Use the following guidelines for IP port usage:
Ports used for communication with WANOP Client Plug-in Plug-in–The plug-in maintains a dialog with the appliance over a signaling connection, which by default is on port 443 (HTTPS), which is allowed through most firewalls.
Ports used for communication with servers–Communication between the WANOP Client Plug-in Plug-in and the appliance uses the same ports that the client would use for communication with the server if the plug-in and appliance were not present. That is, when a client opens an HTTP connection on port 80, it connects to the appliance on port 80. The appliance in turn contacts the server on port 80.
In redirector mode, only the well-known port (that is, the destination port on the TCP SYN packet) is preserved. The ephemeral port is not preserved. In transparent mode, both ports are preserved.
The appliance assumes that it can communicate with the server on any port requested by the client, and the client assumes that it can communicate with the appliance on any desired port. This works well if appliance is subject to the same firewall rules as the servers. When such is the case, any connection that would succeed in a direct connection succeeds in an accelerated connection.
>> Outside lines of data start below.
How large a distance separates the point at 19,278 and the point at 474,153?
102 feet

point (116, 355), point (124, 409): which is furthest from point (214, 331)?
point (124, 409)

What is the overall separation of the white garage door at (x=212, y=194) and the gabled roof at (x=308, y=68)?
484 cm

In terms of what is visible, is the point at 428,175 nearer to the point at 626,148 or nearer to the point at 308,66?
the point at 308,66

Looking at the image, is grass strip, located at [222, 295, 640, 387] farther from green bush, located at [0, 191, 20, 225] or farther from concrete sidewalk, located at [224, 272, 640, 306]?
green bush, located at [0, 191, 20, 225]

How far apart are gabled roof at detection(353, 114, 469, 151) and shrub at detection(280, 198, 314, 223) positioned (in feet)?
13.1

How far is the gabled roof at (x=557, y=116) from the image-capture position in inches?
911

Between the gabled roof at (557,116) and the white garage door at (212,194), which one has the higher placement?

WANOP Client Plug-in parameters are sent in the TCP options. TCP options can occur in any packet and are guaranteed to be present in the SYN and SYN-ACK packets that establish the connection.
Your firewall must not block TCP options in the range of 24-31 (decimal), or acceleration cannot take place. Most firewalls do not block these options. However, a Cisco PIX or ASA firewall with release 7.x firmware might do so by default, and therefore you might have to adjust its configuration.